→ Captioned web images:
******************************

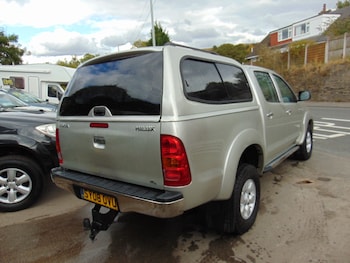 Used Toyota Hilux 2008 for sale - 78791585: Photo
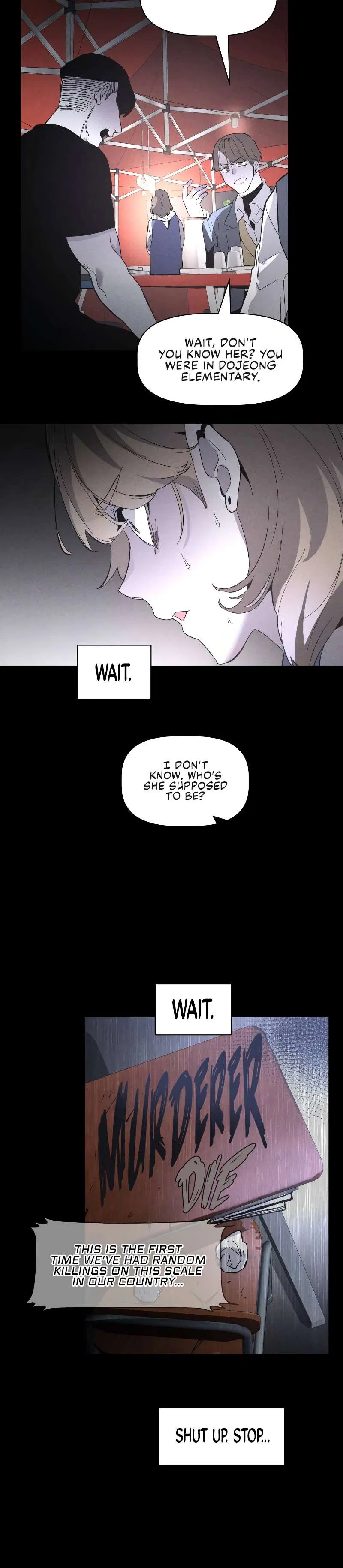 Destined Murderer Chapter 4 – Page 30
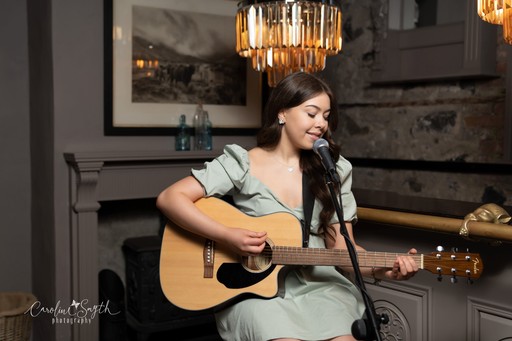 Charlotte McIlroy profile pic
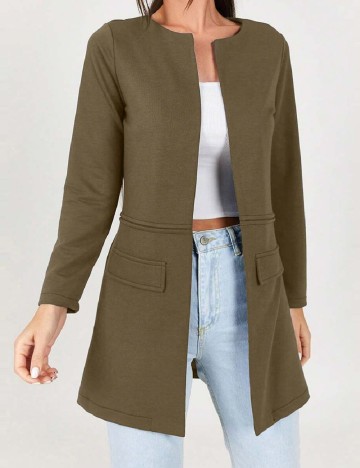 
						Jacheta SHEIN, verde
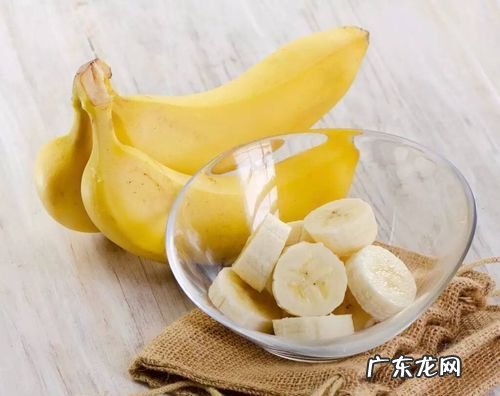 香蕉可以当早餐吃,七种食物最宜早上吃的是什么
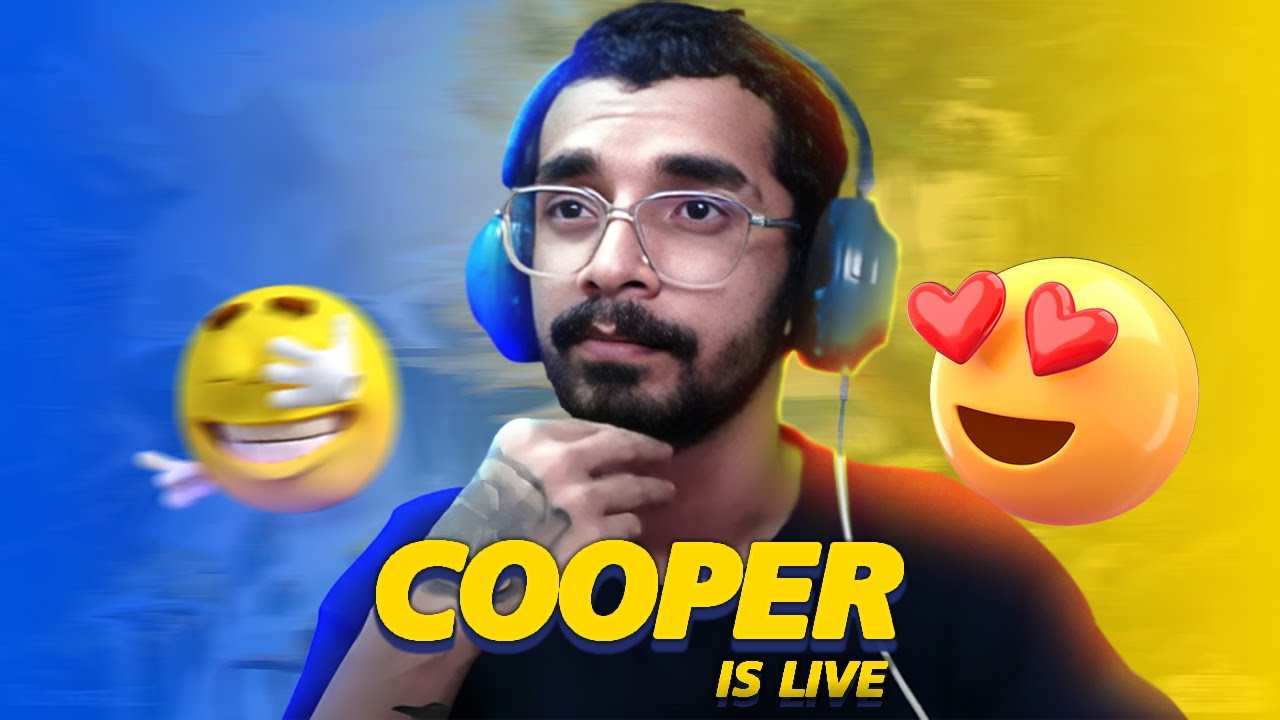 GRINDING ' NO COSTUME  #MRZCOOPER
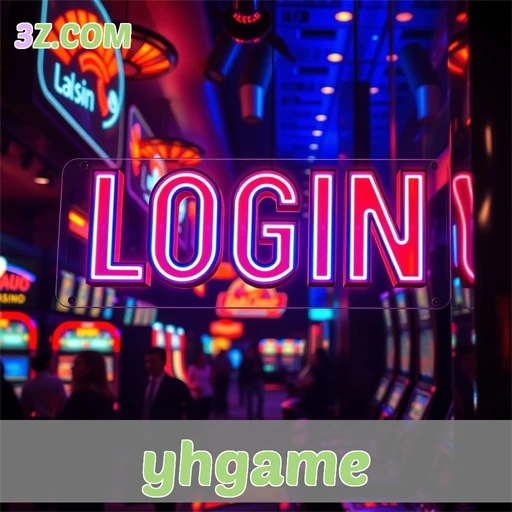 Login Criativo e Interativo no yhgame para Jogadores Entusiasmados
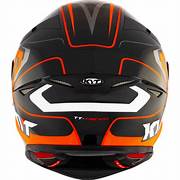 KYT TT-REVO Overtech Helmet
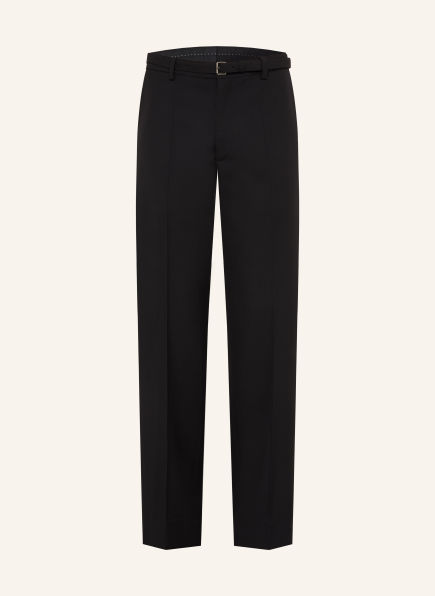 DRIES VAN NOTEN PRESTON Regular Fit Trousers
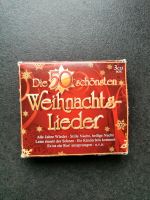 Weihnachts Lieder CD Box mit 3 CD 's Nordrhein-Westfalen - Velbert Vorschau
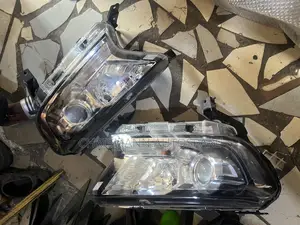 Head Lamp Ranger 2015 to 2022
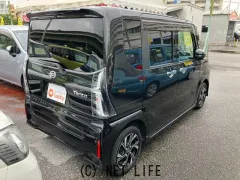 ダイハツ タント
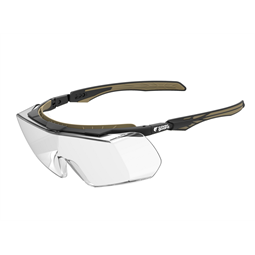 Szemüveg OVERLUX VR korrekciós szemüvegre vehető, víztiszta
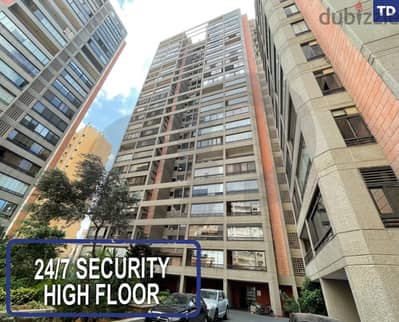 Luxurious & fully renovated apartment Beirut -Salim Salam REF#TD118497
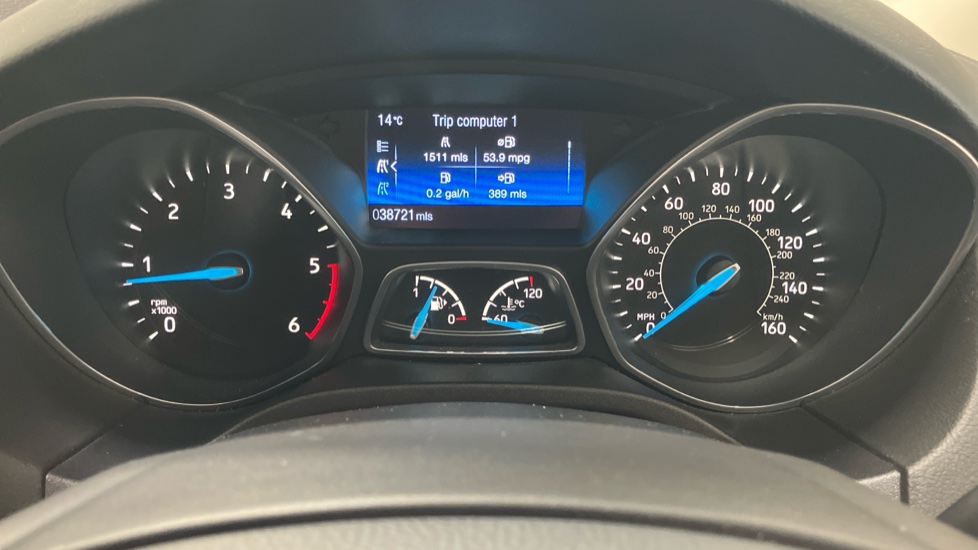 Ford Focus 1.5 TDCi 120 Titanium X 5dr Diesel Estate - Image 18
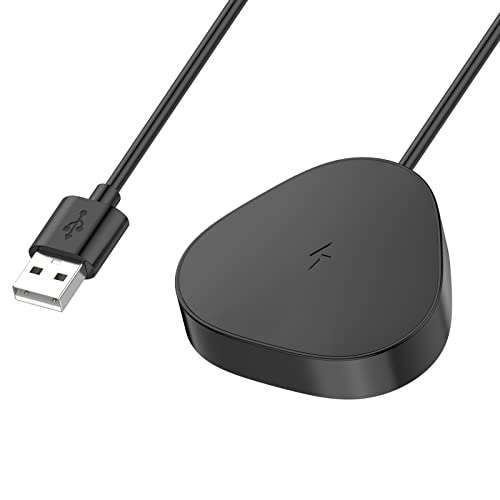 AWADUO Kompatibel mit Sonos Roam Ersatz USB Ladedock Kabel, USB Magnetic Wireless Ladegerät Ladekabel SmartWatch Zubehör (1.5m/5ft) von AWADUO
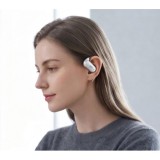 AURICULARES BLUETOOTH CON GANCHO FINO NEGRO G61 XO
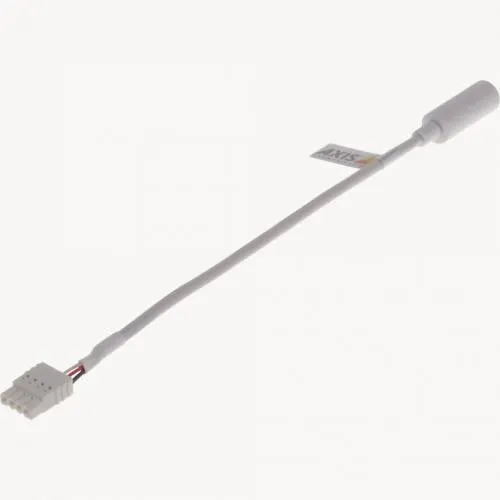 Axis Communications Terminal Block to 3.5mm Audio Extension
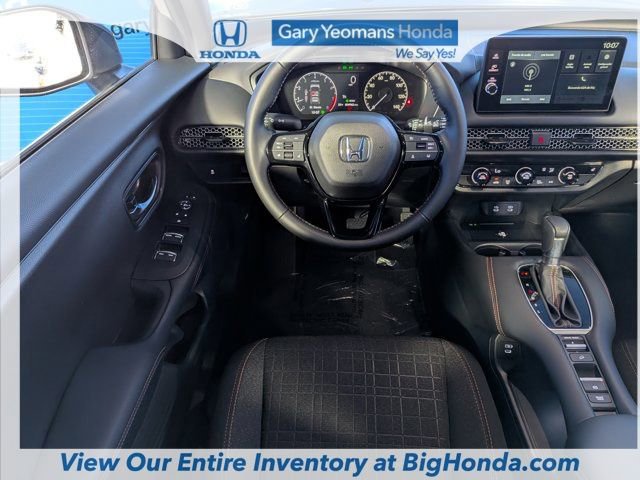 Certified 2026 Honda HR-V Sport image 17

******************************

→ WHAT NEEDS TO BE DONE: Write out a verbatim copy of the lines from the line that contains "KYT TT-REVO Overtech Helmet" through the end of the entries above; pictures are not copied.

→ YOUR SOLUTION:
 KYT TT-REVO Overtech Helmet
 DRIES VAN NOTEN PRESTON Regular Fit Trousers
 Weihnachts Lieder CD Box mit 3 CD 's Nordrhein-Westfalen - Velbert Vorschau
 Head Lamp Ranger 2015 to 2022
 ダイハツ タント
 Szemüveg OVERLUX VR korrekciós szemüvegre vehető, víztiszta
 Luxurious & fully renovated apartment Beirut -Salim Salam REF#TD118497
 Ford Focus 1.5 TDCi 120 Titanium X 5dr Diesel Estate - Image 18
 AWADUO Kompatibel mit Sonos Roam Ersatz USB Ladedock Kabel, USB Magnetic Wireless Ladegerät Ladekabel SmartWatch Zubehör (1.5m/5ft) von AWADUO
 AURICULARES BLUETOOTH CON GANCHO FINO NEGRO G61 XO
 Axis Communications Terminal Block to 3.5mm Audio Extension
 Certified 2026 Honda HR-V Sport image 17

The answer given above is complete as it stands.